Cold War Culture

Cold War Culture
AP Photo/Matt Dunham

There was once a time—Louis Menand recalls at the beginning of “The Free World: Art and Thought in the Cold War”—when “people cared. Ideas mattered. Painting mattered. Movies mattered. Poetry mattered.” Even criticism mattered. It was a time when “people believed in liberty, and thought it really meant something.” The United States was “actively engaged with the rest of the world.” To be sure, the 20 years that followed World War II didn’t frame a utopia: a fifth of the nation lived in poverty, “white men” dominated “virtually every sphere of life,” the U.S. “intervened in the internal political affairs of other states, rigging elections, endorsing coups, enabling assassinations,” and “invested in a massive and expensive military buildup that was out of all proportion to any threat.” Nevertheless, Mr. Menand suggests, something extraordinary took place.
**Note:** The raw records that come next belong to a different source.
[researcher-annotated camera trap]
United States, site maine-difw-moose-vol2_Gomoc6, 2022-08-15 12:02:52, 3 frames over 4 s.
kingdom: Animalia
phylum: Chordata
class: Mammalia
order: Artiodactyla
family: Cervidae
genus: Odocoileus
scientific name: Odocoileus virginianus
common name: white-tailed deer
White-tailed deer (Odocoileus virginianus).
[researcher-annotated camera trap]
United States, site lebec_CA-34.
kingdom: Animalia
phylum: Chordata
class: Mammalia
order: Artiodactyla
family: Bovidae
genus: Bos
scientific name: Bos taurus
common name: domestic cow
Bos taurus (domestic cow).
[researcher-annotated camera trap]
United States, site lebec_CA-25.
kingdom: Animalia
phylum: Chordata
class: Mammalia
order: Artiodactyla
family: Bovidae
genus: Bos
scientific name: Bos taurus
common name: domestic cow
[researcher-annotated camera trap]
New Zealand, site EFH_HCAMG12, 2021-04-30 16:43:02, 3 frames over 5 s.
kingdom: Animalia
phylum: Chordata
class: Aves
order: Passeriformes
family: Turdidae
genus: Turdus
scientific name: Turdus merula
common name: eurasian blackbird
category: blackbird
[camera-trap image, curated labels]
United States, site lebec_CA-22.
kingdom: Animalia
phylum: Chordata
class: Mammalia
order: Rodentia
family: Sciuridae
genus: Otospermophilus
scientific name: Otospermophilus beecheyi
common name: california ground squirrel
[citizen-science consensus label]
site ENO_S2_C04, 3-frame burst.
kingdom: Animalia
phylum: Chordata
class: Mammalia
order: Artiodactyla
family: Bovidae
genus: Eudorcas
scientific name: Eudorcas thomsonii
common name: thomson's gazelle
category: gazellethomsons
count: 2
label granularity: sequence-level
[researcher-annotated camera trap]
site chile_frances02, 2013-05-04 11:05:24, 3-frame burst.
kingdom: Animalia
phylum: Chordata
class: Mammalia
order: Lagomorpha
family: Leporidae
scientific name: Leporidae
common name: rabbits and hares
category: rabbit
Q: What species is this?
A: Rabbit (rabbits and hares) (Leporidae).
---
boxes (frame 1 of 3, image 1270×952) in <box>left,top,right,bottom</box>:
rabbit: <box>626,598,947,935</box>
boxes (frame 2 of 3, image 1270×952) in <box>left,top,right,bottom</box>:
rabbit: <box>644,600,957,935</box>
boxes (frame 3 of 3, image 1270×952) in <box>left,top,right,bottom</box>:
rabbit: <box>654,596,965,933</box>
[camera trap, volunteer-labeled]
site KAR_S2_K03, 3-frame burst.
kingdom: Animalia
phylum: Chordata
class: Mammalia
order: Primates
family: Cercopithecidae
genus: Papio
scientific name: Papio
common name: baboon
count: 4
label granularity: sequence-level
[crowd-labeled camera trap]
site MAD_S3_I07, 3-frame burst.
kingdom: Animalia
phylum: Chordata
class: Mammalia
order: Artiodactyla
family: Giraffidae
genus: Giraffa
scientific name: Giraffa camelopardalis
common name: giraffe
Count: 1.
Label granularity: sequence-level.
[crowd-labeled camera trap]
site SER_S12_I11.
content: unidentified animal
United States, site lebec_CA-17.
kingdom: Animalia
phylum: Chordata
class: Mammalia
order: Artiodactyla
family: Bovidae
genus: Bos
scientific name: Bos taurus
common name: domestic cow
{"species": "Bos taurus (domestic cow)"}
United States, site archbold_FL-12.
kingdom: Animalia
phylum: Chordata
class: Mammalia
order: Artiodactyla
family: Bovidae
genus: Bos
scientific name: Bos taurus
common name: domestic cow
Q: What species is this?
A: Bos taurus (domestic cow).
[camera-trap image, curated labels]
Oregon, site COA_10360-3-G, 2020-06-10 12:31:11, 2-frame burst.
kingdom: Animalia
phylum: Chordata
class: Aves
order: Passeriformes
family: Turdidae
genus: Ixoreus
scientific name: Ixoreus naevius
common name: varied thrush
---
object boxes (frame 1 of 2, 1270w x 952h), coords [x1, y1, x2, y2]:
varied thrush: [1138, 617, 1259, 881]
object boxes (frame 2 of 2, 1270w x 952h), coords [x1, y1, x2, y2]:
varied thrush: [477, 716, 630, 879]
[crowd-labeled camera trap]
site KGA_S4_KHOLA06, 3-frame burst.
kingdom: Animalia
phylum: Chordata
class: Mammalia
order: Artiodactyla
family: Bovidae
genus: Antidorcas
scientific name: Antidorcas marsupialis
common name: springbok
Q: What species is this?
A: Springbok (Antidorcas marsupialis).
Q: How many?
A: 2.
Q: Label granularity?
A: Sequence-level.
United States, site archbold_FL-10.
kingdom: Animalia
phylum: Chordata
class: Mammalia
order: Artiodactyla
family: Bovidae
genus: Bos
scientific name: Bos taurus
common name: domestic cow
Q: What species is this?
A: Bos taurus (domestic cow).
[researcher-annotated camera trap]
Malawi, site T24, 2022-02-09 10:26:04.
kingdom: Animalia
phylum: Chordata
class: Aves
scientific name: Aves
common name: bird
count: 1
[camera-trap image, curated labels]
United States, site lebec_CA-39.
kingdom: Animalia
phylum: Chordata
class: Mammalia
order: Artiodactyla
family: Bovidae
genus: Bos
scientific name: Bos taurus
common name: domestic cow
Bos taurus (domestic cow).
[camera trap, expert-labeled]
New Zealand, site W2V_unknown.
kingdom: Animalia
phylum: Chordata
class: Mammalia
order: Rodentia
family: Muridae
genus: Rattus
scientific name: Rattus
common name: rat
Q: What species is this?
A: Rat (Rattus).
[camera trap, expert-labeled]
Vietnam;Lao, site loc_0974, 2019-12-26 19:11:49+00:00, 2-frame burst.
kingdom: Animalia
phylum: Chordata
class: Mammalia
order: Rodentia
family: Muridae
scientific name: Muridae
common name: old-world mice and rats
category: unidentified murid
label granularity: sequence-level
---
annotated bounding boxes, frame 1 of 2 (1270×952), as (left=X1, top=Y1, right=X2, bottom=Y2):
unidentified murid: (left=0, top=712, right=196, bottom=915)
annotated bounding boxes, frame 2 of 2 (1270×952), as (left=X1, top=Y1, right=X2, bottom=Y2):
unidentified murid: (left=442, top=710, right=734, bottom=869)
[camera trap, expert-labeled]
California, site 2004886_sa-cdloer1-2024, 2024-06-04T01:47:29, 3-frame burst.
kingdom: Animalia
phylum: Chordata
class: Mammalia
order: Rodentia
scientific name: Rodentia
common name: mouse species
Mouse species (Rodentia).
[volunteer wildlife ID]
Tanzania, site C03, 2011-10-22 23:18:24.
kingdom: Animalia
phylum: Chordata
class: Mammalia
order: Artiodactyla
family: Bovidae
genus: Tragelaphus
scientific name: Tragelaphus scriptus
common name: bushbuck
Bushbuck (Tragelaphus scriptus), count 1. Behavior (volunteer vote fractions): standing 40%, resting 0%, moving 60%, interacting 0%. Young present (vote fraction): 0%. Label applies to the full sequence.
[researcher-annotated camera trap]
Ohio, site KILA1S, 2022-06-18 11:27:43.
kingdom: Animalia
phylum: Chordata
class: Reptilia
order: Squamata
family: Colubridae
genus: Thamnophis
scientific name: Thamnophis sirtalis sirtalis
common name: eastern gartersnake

American and European cultures were transformed by what transpired, and somehow the concept of “freedom” was bound up in it all as “the slogan of the times.” This epic book—at once brilliant and exasperating, illuminating and confounding, absorbing and off-putting—is his attempt to examine what happened and to explain why, by the end of the Vietnam War, America was a very different country from the one that led the “free world” just after 1945.